Jose Vicente Rangel said turn out had been massive during the four-day signature campaign to unseat the government opponents.
Chavez supporters praise his 'concern for the poor'
It comes a week before the opposition holds its own signature drive to try to get rid of President Hugo Chavez himself.
His opponents - a loose coalition of politicians, business leaders and trades unions - need to get more than 2.4 million signatures to trigger a recall vote on the president's rule.
They accuse him of behaving like a dictator who has done little to fight rampant crime and a stagnant economy.
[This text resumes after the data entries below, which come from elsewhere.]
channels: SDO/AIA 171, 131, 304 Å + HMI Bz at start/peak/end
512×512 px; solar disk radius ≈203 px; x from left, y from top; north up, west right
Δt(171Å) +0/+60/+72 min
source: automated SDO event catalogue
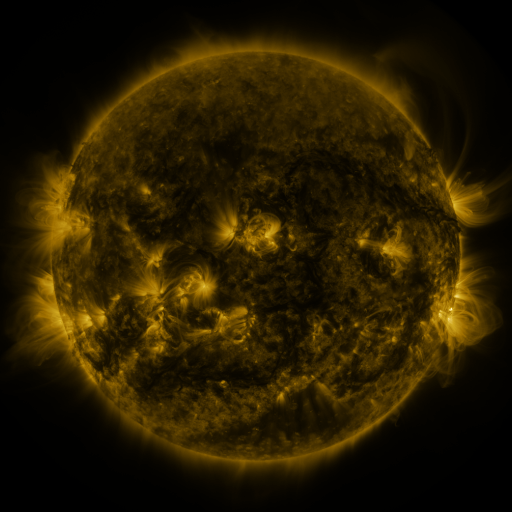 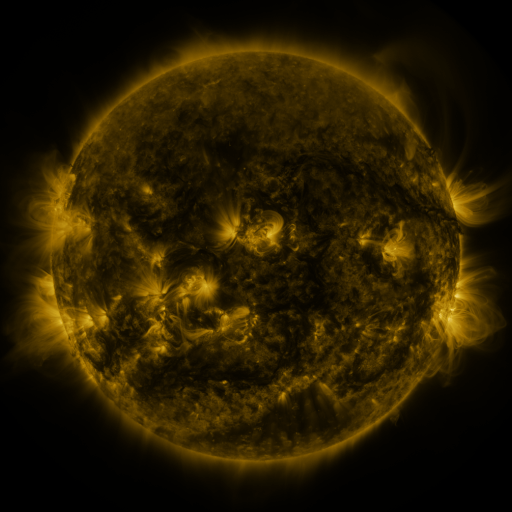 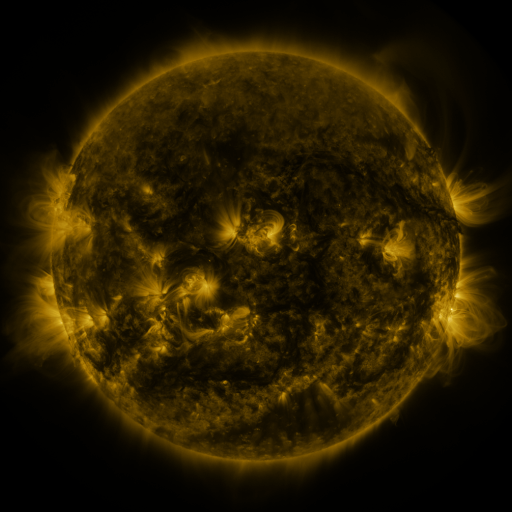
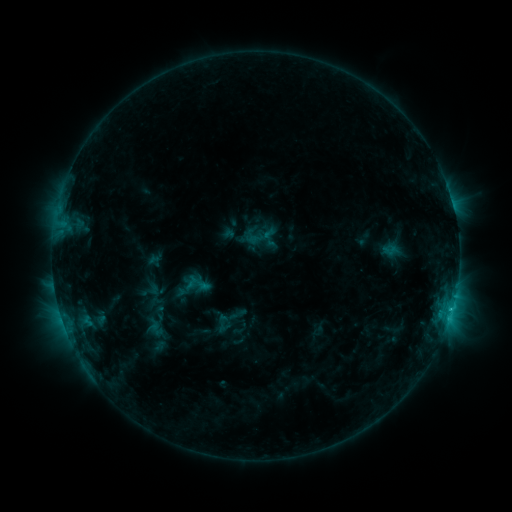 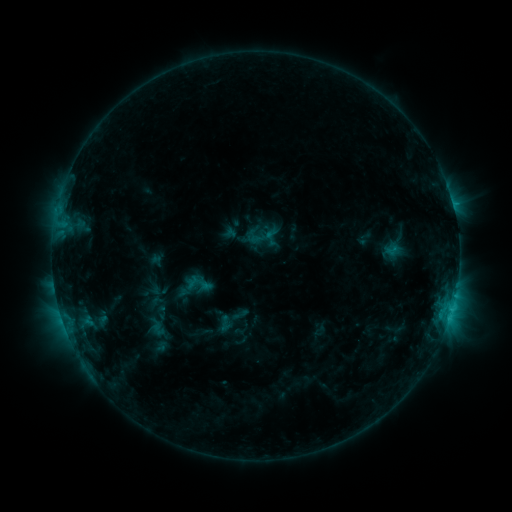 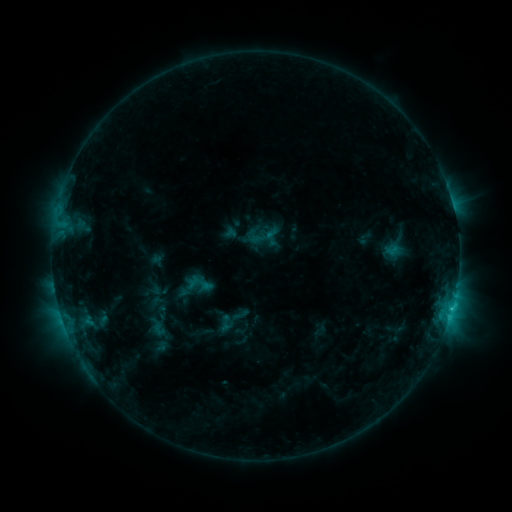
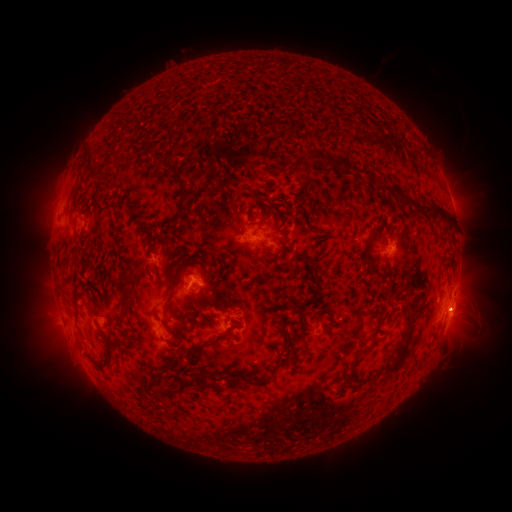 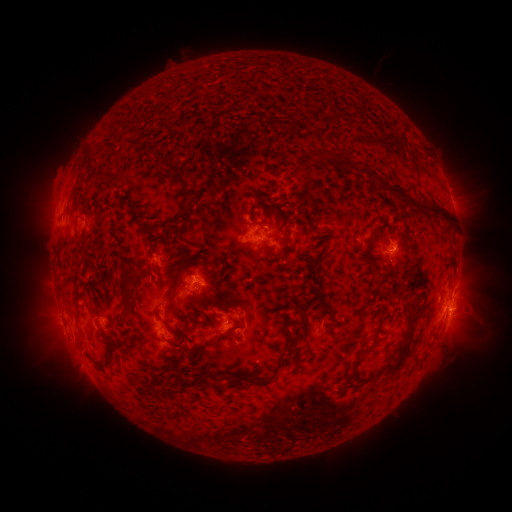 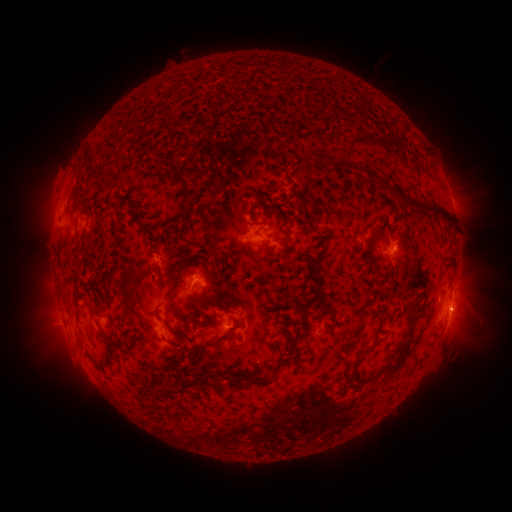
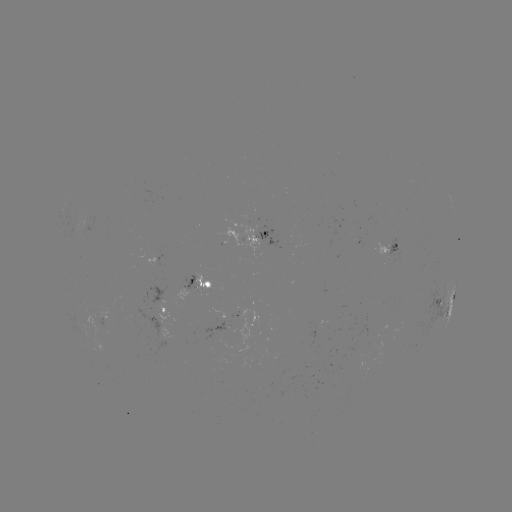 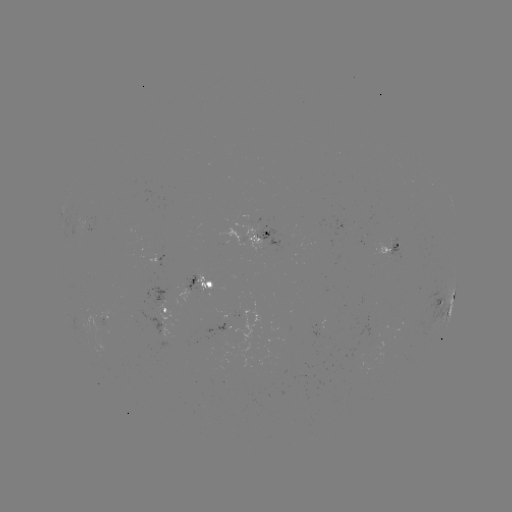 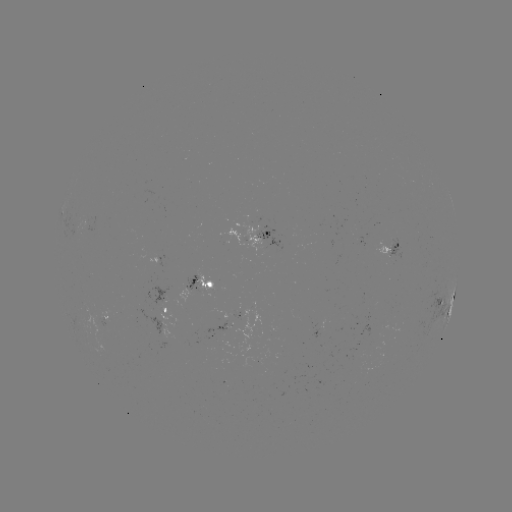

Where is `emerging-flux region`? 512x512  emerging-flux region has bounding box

The president's supporters praise his efforts to improve health and education - they say he is the first leader in Venezuela to show any concern for the poor.
Vice-president Jose Vicente Rangel said that 7.9 million signatures had been collected over the weekend during the government's campaign to oust the opposition deputies.
Some of the names at the top of the petition sheets used to support the government in parliament. President Chavez blames them for blocking his programme of reform.
International observers of the weekend's signature collection said it passed off peacefully.
"We have expectations that the coming weekend is going to be exactly the same," said Jennifer McCoy of the Atlanta-based Carter Center. "Peace, calm and civility."
Both sides had warned of possible violence.
Opponents of Chavez want to force a referendum on his presidency
Julio Borges of the Primero Justicia opposition party appealed to Chavez's ruling party "please treat us with the same respect next weekend as we treated you this weekend".
Mr Rangel said the government would respect the upcoming vote. "We want all Venezuelans to be able to express their will," he said.
The BBC's James Menendez in Caracas says the referendum process is meant to offer a democratic way out of a stand-off between the two sides - following a botched coup last year and a two-month long national strike earlier this year.
But few expect the process to be easy, our correspondent adds.